Consignes:
#1 Répondez à partir de l'article sur le consistoire :
(a) Combien de nouveaux cardinaux ce consistoire a-t-il créés ?
(b) Pour quelle raison Loris Capovilla était-il absent ?
(c) Quels chefs d'État présents dans la basilique sont nommés ?
#2 Extrayez de l'article sur le consistoire le passage compris entre « Un Consistoire ordinaire » et « et Michel Martelly. », ces deux bornes incluses.

« L'Eglise a besoin de votre courage et de votre compassion »
Un Consistoire ordinaire public présidé par le Pape François pour la création de 19
nouveaux cardinaux s'est déroulé ce samedi matin en la Basilique Saint-Pierre, en
présence du Pape émérite Benoît XVI. L'un des nouveaux cardinaux, l’ancien secrétaire
de Jean XXIII, Loris Capovilla, était absent à cause de son grand âge. Une cérémonie
sera organisée le 1er mars prochain à Sotto il Monte, une église très symbolique puisque
le « bon Pape » en posa la première pierre. Dans la basilique, étaient présentes les
délégations officielles évidemment des 15 nations d’origine des cardinaux, en présence
notamment des présidents du Brésil et d’Haïti, Dilma Rousseff et Michel Martelly.

Données:
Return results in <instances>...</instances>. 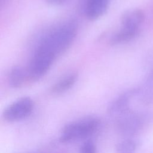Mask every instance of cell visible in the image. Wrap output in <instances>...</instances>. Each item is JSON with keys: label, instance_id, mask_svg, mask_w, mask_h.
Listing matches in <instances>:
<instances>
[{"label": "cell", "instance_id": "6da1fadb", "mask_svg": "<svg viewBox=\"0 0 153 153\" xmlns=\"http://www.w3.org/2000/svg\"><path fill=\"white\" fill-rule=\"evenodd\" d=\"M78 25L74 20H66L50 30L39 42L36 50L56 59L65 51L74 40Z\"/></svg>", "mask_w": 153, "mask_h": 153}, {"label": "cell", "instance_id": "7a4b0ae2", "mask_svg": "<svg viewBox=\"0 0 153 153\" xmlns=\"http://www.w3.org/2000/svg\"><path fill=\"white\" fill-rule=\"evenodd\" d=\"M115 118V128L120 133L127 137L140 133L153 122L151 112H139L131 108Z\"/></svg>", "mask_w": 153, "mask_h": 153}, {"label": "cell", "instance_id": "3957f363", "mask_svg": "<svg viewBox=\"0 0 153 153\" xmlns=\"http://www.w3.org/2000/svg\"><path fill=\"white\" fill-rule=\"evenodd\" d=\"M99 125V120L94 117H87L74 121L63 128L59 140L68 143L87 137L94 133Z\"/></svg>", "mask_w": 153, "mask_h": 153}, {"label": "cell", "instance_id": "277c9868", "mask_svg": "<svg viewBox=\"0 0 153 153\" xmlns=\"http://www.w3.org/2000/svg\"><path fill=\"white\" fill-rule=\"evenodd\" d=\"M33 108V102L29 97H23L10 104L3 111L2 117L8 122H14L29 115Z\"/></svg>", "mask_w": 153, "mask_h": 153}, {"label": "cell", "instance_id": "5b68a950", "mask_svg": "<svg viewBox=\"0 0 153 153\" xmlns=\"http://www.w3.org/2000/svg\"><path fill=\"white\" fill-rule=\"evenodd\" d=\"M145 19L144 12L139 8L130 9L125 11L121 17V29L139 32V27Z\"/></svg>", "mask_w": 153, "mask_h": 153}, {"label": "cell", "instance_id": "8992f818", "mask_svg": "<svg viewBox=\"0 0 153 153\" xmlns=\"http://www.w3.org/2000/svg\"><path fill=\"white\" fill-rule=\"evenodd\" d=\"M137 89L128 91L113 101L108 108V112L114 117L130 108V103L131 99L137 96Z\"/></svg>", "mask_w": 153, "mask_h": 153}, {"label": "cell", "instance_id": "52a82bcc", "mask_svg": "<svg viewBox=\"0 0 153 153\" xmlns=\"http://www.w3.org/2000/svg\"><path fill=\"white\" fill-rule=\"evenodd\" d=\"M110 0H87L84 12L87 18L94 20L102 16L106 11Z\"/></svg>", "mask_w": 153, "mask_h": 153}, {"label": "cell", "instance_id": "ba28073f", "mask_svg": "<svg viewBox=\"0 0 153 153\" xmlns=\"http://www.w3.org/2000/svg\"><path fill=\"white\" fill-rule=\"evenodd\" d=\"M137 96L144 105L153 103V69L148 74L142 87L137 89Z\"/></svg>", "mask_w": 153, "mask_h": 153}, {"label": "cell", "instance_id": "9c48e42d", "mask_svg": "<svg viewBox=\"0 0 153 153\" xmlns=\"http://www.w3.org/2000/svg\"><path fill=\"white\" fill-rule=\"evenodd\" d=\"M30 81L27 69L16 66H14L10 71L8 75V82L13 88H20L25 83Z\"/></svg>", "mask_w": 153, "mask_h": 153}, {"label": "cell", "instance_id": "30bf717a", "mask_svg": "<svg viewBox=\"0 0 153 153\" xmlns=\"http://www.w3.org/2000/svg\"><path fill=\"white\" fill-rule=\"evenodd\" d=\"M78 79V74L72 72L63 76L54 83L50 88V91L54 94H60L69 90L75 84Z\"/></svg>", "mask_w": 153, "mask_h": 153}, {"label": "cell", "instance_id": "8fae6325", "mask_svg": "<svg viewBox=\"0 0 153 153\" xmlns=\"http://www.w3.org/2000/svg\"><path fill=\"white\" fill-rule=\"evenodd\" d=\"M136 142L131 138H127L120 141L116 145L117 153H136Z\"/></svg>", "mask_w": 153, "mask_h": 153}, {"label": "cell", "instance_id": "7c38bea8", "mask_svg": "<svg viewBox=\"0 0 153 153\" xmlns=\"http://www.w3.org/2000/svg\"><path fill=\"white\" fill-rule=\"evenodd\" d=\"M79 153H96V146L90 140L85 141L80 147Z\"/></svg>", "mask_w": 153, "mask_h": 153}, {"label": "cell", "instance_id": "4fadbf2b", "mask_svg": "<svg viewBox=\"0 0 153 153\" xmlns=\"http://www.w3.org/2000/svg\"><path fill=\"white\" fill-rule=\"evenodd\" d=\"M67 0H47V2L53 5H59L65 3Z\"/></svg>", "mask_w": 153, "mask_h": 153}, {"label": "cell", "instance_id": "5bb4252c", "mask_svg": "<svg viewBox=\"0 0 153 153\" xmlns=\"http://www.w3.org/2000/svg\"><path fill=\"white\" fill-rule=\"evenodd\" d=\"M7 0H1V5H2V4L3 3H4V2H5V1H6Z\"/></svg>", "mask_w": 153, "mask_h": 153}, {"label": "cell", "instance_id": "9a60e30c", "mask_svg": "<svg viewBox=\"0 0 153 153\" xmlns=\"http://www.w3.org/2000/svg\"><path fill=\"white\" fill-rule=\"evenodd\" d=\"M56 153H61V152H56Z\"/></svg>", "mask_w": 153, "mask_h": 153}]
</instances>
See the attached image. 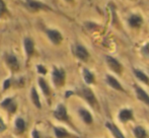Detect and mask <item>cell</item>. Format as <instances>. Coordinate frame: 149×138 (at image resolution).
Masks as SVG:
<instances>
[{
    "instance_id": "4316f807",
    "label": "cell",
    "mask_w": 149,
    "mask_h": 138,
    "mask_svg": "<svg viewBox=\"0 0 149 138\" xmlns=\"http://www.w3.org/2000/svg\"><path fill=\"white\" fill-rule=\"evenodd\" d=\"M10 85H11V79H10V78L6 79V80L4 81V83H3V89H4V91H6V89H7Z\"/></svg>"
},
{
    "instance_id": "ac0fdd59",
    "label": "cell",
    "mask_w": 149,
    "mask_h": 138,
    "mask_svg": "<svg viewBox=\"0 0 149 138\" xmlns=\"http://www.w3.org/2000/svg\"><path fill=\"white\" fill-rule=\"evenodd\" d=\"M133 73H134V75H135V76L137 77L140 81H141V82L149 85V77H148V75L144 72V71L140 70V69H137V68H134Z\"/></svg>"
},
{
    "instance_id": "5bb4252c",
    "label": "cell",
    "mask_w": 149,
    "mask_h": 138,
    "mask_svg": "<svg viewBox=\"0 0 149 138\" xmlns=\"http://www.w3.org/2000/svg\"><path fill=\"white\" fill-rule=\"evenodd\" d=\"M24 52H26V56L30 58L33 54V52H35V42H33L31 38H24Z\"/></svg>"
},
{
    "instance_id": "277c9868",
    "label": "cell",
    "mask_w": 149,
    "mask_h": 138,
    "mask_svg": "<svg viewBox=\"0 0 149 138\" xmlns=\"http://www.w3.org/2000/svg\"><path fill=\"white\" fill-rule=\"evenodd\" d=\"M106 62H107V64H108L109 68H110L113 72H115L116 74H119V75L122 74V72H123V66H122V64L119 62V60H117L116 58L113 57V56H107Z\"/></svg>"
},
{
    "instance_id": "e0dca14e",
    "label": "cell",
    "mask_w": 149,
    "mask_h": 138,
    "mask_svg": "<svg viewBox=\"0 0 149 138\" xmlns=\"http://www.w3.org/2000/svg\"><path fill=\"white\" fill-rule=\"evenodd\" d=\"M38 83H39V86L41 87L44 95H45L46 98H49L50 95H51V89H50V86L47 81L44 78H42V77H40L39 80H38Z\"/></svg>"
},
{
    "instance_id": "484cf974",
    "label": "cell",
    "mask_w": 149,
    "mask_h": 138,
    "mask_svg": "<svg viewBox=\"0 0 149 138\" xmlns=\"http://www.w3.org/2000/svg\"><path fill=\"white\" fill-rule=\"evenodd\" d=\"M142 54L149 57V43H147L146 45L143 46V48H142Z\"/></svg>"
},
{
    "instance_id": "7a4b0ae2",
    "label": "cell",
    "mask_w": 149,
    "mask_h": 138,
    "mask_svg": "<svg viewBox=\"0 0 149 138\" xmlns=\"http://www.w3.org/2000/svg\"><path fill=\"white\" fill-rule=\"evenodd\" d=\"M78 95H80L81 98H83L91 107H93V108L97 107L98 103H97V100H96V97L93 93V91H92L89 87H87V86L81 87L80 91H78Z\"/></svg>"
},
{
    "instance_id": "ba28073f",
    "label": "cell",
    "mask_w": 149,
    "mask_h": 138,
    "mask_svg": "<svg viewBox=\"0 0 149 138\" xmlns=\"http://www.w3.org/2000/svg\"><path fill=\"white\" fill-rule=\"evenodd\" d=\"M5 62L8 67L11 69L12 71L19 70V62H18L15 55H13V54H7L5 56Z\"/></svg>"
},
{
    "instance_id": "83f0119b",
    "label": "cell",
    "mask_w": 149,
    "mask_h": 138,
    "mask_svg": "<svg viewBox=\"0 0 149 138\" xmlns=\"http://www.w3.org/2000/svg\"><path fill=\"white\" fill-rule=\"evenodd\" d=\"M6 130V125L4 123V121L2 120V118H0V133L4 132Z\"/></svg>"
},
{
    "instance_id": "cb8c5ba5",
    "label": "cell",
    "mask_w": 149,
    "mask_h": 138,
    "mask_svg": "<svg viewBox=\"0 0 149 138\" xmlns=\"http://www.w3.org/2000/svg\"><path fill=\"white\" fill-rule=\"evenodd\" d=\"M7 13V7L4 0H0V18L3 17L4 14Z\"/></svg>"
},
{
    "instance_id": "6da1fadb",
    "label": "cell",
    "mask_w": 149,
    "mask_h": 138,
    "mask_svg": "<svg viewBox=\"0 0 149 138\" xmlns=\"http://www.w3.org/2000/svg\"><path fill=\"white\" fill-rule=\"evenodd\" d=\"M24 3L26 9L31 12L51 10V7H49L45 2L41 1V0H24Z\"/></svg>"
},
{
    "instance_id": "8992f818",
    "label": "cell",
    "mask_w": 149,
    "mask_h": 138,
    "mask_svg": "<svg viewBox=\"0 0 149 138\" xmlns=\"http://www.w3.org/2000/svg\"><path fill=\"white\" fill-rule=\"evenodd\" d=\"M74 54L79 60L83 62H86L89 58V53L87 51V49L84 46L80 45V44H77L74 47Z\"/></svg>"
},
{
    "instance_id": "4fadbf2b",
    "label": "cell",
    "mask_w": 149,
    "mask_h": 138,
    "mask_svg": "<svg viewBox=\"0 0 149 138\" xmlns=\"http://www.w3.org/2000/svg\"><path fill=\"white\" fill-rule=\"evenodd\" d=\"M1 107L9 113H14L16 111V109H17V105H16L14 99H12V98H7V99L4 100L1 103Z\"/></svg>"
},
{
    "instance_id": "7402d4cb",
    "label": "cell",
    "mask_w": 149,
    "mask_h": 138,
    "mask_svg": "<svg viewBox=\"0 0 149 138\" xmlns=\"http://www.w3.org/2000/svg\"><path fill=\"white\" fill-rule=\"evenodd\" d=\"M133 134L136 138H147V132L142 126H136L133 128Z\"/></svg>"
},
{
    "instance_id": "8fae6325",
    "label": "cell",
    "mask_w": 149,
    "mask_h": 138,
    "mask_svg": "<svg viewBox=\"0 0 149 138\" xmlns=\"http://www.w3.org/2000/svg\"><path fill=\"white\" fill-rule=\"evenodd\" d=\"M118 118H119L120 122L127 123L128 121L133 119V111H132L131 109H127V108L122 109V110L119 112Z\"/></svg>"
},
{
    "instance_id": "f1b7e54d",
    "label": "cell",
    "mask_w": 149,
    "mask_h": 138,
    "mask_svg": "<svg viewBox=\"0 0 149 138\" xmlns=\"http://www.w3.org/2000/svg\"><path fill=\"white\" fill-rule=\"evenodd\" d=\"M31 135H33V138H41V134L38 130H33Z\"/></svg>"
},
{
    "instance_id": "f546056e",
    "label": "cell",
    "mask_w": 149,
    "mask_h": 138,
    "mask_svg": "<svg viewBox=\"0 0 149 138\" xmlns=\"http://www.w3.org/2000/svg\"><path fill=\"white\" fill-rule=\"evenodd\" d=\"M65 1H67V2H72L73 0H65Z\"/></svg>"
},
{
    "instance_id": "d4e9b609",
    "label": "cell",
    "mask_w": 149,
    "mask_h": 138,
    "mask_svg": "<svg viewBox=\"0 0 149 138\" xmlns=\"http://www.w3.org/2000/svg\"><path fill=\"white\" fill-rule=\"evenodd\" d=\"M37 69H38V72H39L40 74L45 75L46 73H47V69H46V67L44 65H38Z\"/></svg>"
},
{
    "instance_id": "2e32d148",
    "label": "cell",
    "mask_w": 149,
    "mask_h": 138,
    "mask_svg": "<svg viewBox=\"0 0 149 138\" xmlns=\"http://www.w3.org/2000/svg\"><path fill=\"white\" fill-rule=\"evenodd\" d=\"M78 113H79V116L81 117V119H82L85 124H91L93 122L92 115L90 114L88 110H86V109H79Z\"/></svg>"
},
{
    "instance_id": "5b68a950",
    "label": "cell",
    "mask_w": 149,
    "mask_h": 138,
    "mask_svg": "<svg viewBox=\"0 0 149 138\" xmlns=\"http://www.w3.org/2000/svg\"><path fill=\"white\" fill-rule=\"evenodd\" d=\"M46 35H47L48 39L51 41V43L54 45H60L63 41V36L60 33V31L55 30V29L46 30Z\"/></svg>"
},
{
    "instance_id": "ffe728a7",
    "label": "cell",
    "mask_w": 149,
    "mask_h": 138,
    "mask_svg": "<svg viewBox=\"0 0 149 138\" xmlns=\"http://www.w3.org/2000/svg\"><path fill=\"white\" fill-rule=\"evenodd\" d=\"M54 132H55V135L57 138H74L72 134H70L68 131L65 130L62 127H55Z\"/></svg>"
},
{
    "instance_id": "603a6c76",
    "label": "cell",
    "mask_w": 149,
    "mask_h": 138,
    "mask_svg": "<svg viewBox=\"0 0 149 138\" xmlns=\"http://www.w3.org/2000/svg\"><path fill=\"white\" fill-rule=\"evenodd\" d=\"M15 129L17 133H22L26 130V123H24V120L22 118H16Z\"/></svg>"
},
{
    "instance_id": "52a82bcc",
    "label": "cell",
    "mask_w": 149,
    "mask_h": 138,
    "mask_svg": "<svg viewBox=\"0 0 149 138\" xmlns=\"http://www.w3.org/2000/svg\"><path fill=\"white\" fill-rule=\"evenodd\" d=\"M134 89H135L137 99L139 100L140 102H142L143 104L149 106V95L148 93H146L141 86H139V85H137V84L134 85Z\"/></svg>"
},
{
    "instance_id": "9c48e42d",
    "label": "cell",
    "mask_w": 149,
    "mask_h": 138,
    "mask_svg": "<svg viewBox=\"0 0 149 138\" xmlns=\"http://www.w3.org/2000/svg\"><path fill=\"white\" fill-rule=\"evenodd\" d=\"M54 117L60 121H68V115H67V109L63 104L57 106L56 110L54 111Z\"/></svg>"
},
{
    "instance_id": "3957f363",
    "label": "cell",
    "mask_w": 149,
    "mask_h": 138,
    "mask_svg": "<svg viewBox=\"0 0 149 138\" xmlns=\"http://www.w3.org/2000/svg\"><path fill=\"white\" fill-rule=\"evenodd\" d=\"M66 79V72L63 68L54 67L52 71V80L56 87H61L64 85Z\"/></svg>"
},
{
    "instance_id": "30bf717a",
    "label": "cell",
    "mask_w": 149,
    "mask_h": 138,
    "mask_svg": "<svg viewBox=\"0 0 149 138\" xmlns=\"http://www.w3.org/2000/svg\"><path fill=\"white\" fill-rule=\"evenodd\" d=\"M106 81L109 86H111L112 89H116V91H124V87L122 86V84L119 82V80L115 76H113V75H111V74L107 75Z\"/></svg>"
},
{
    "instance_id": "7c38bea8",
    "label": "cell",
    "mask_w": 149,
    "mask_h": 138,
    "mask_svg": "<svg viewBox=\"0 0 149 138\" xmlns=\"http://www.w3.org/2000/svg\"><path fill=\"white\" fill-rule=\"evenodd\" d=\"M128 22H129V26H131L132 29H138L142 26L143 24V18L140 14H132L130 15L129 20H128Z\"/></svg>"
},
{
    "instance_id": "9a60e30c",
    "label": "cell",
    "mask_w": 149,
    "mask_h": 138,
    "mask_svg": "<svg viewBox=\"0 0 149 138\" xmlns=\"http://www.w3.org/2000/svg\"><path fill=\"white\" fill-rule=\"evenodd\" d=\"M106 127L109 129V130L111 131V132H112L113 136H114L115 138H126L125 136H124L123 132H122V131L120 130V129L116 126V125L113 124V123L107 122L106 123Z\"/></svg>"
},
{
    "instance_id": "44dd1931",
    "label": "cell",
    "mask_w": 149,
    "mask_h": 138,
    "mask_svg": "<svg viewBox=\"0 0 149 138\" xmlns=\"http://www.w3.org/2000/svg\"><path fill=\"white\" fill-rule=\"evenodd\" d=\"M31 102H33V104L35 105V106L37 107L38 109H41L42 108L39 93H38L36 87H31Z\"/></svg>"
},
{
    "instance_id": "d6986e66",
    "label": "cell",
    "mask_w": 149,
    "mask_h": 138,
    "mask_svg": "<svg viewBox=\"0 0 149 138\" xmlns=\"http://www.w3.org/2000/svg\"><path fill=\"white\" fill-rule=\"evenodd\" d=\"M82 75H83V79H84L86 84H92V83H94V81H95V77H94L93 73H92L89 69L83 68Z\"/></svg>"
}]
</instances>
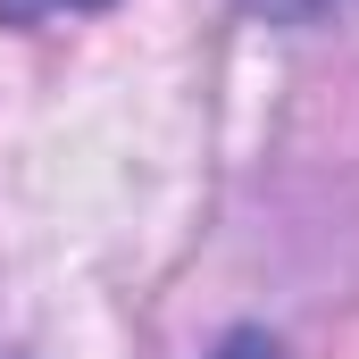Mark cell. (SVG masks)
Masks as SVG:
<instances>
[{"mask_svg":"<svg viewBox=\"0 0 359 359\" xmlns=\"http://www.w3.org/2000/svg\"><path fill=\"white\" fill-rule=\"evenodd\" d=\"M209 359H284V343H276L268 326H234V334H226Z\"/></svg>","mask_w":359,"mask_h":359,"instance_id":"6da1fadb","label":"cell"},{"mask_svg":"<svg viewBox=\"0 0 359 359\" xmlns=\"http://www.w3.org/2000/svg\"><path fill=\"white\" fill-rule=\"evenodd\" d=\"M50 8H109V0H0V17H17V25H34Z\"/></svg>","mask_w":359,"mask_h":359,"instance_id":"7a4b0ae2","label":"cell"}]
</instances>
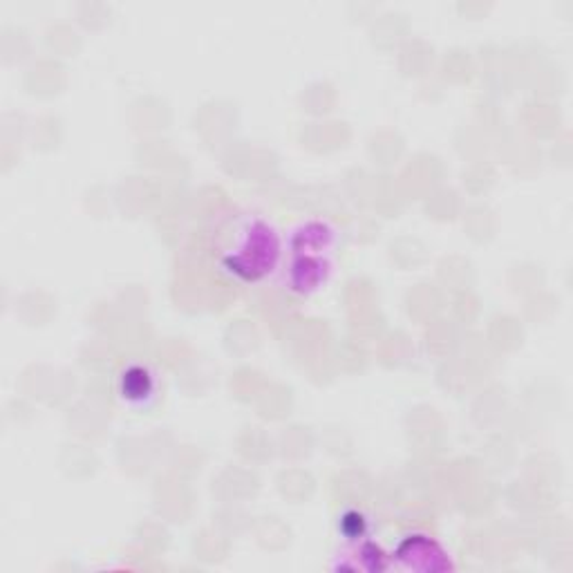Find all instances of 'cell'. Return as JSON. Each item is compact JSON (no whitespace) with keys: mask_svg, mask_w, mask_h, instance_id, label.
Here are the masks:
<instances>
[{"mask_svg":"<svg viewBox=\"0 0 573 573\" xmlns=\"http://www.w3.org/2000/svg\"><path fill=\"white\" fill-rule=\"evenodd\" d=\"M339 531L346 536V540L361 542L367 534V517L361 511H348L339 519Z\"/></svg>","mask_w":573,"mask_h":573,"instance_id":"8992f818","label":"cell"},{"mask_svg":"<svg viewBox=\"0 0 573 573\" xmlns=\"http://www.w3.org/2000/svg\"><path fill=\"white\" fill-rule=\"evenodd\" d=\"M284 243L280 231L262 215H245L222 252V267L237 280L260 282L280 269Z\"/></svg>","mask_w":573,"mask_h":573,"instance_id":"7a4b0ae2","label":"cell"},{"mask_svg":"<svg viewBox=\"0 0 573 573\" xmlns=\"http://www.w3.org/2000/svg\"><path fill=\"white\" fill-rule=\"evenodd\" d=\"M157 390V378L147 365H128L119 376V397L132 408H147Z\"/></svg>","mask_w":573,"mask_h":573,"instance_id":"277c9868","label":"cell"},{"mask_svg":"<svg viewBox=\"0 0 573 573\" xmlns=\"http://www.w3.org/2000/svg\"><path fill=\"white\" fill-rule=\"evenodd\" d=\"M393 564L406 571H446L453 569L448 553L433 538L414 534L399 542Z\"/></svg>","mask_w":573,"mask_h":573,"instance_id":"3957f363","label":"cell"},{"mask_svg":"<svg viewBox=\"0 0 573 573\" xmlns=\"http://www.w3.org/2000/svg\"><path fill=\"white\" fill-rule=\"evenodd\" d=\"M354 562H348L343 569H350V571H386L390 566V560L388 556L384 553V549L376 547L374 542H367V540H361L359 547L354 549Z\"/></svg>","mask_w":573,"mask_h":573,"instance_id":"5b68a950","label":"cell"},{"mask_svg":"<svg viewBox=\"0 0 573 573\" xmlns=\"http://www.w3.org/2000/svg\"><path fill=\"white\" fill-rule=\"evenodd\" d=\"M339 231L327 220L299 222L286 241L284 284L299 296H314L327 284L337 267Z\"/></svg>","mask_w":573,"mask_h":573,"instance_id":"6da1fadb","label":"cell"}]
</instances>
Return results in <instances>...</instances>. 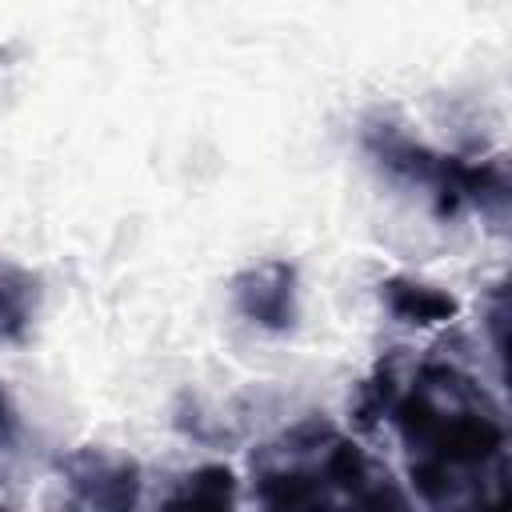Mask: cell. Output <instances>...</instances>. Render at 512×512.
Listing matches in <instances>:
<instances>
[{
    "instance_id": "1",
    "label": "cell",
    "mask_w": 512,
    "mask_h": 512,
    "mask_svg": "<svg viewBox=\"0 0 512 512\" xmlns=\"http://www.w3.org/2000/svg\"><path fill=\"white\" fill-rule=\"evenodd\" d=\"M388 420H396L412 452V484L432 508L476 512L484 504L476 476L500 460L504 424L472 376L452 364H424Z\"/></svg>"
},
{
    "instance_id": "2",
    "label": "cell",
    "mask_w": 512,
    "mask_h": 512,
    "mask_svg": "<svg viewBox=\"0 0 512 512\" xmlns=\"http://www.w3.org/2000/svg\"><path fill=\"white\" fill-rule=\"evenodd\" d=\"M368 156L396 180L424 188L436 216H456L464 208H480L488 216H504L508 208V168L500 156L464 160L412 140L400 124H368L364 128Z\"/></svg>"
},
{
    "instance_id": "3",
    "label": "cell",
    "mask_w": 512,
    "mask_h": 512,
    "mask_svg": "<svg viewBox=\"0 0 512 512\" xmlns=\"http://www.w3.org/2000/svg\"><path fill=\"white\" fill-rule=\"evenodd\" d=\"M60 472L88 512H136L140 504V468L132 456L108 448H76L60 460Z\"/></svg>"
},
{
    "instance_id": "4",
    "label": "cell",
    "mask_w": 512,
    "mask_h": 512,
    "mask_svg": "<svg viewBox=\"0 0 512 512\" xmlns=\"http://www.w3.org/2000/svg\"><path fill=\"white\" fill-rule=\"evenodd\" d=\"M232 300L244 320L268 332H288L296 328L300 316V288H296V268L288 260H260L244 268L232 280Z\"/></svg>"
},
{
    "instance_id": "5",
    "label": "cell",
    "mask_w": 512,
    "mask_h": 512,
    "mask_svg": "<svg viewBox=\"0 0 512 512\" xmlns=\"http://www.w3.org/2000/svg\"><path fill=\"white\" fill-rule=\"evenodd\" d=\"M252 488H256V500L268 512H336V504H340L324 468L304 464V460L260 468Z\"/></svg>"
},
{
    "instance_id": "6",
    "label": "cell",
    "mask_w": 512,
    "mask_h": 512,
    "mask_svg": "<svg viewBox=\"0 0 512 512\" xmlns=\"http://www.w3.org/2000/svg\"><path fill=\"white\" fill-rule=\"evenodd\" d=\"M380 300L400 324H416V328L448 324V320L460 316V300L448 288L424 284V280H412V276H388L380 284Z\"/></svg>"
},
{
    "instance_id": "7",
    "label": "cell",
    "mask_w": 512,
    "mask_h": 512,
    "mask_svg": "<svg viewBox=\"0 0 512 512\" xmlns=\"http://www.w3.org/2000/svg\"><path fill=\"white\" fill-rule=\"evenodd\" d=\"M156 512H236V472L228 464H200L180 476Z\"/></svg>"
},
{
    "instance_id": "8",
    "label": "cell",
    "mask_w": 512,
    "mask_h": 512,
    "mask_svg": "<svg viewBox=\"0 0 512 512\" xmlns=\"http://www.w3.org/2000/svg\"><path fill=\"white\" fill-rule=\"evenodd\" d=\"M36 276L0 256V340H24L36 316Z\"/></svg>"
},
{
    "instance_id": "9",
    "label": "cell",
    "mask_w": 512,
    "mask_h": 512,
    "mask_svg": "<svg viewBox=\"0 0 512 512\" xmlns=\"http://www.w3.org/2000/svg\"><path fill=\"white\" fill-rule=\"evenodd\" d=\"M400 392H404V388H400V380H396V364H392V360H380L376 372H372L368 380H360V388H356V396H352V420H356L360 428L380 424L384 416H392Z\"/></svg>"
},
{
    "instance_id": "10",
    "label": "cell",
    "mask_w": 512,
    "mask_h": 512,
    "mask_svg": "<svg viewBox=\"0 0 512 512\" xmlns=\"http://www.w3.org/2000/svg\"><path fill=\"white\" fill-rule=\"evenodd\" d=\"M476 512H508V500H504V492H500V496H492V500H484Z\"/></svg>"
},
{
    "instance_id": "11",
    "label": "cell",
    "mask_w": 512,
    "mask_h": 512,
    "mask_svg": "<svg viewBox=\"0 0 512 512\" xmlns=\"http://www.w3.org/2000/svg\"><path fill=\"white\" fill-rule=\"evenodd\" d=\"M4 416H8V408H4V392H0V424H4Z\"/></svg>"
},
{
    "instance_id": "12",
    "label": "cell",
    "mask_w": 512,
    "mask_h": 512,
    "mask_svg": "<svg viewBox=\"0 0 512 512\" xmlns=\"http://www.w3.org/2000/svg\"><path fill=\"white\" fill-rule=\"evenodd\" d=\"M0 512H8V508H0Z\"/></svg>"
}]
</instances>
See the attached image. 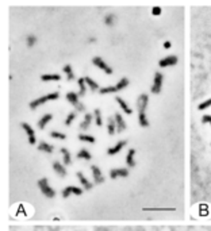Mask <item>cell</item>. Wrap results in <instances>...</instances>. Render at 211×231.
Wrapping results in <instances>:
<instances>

Réponses attendues:
#1
(a) 19 nouveaux cardinaux.
(b) À cause de son grand âge.
(c) Dilma Rousseff, présidente du Brésil, et Michel Martelly, président d'Haïti.

#2
Un Consistoire ordinaire public présidé par le Pape François pour la création de 19
nouveaux cardinaux s'est déroulé ce samedi matin en la Basilique Saint-Pierre, en
présence du Pape émérite Benoît XVI. L'un des nouveaux cardinaux, l’ancien secrétaire
de Jean XXIII, Loris Capovilla, était absent à cause de son grand âge. Une cérémonie
sera organisée le 1er mars prochain à Sotto il Monte, une église très symbolique puisque
le « bon Pape » en posa la première pierre. Dans la basilique, étaient présentes les
délégations officielles évidemment des 15 nations d’origine des cardinaux, en présence
notamment des présidents du Brésil et d’Haïti, Dilma Rousseff et Michel Martelly.